И поздоровалась, по-мужски тряхнув руку Никитина. Маленькие сухие пальчики игуменьи оказались сильными и цепкими, как птичья лапка. Да она и вся была похожа на птичку: вострый глазок из-под черного куколя, воскрылья ряски, быстрый поворот головы. Надменность же просто показалась. Милая, добродушная старушка.
– Рада буду видеть вас у себя в скромной келье, – сказала. – Послушать «Моление» из уст автора… Стихи прелестны!
Иван Савич страдал. Когда люди незнакомые, чужие, хвалили вот так, прямо – его корчило. Кроме всего, эта старая монахиня все-таки была не просто матушкой Смарагдой, игуменьей. В миру она называлась Варварой Никитичной Бегичевой и приходилась родною сестрой братьям Бегичевым – Дмитрию и Степану, из которых первый, недавний воронежский губернатор, – сочинитель, автор известного романа «Семейство Холмских», второй – друг Грибоедова.
Старушка в монашеском куколе, таким образом, из фигуры обыкновенной, заурядной, из матушки игуменьи оборачивалась фигурой особенной: тою же птичьей лапкой, какой только что здоровалась с Никитиным, она пожимала руки Грибоедова, может быть, самого Пушкина… Слышала их голоса, смех. Видела их простыми, свободными от уз величия и всероссийской славы.
Старушка была – ох, не проста. Похвалила Ивана Савича, выказала любезность, пригласила в скромную келью, «послушать из уст автора»…

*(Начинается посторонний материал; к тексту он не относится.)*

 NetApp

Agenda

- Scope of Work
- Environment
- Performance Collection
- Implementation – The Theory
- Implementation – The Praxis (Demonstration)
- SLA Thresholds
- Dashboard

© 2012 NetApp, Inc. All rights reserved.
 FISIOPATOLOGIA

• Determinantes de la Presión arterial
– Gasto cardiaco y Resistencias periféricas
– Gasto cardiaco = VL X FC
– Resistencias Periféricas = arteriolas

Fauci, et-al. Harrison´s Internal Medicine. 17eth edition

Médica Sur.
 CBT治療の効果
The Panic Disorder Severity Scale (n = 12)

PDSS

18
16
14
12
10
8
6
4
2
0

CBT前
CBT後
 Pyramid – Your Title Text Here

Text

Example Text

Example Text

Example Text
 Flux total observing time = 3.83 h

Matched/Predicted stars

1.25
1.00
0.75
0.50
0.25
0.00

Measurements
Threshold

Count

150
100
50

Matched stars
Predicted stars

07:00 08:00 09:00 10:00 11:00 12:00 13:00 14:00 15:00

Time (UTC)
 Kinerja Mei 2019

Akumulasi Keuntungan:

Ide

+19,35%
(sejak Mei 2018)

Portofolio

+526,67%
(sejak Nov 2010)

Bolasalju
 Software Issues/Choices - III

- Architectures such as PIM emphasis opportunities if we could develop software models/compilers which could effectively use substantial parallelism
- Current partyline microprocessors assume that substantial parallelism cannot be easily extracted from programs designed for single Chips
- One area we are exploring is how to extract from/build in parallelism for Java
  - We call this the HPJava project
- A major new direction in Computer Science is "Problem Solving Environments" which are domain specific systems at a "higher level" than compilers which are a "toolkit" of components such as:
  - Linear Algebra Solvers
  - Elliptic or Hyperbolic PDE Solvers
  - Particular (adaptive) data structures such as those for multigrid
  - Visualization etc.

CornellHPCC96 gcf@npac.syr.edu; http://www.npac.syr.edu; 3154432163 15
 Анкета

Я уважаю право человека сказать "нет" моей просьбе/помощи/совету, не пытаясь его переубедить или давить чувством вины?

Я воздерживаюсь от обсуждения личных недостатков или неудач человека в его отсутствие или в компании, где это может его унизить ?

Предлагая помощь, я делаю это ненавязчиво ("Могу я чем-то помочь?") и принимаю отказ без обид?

Во все время обеда Никитин поглядывал на нее с опаской.
Но девицы… ах, девицы!
Они сидели смирнехонько, лишь глазками постреливали. И обе были так хороши, так благоуханны, так светились чистотой юности и белопенной облачностью воздушных платьев, что и мрачноватая столовая казалась светлее от их присутствия.
Александр Петрович норовил натравить застольную беседу по стезе литературной, но старик Плотников ворчал, поворачивал на свое – на манифест об ополчении, на дела деревенские.
– Наделали умники делов с этими ополчениями, – бубнил раздраженно, – поди сладь теперь с мужиком-то. У нас еще, благодарение богу, тихо, а в иных уездах что? Бунт! Давай, дискать, им волю и – баста! Это как, позвольте спросить?
Бушевал, рубил сплеча с простотой деревенской. И лишь тогда притих, когда Смарагда сказала:
– Да уймись же ты, петух! Вот разошелся.
Далее все потекло благопристойно.
Все так именно, как хотелось Александру Петровичу: отобедав, перешли в гостиную, где заставили Никитина прочесть несколько стихотворений.
Наталья Вячеславна довольно бегло, хоть и не слишком чисто, сыграла прелестную вещицу, что-то из Шуберта. Мамзель Жюно глядела на Ивана Савича влюбленно.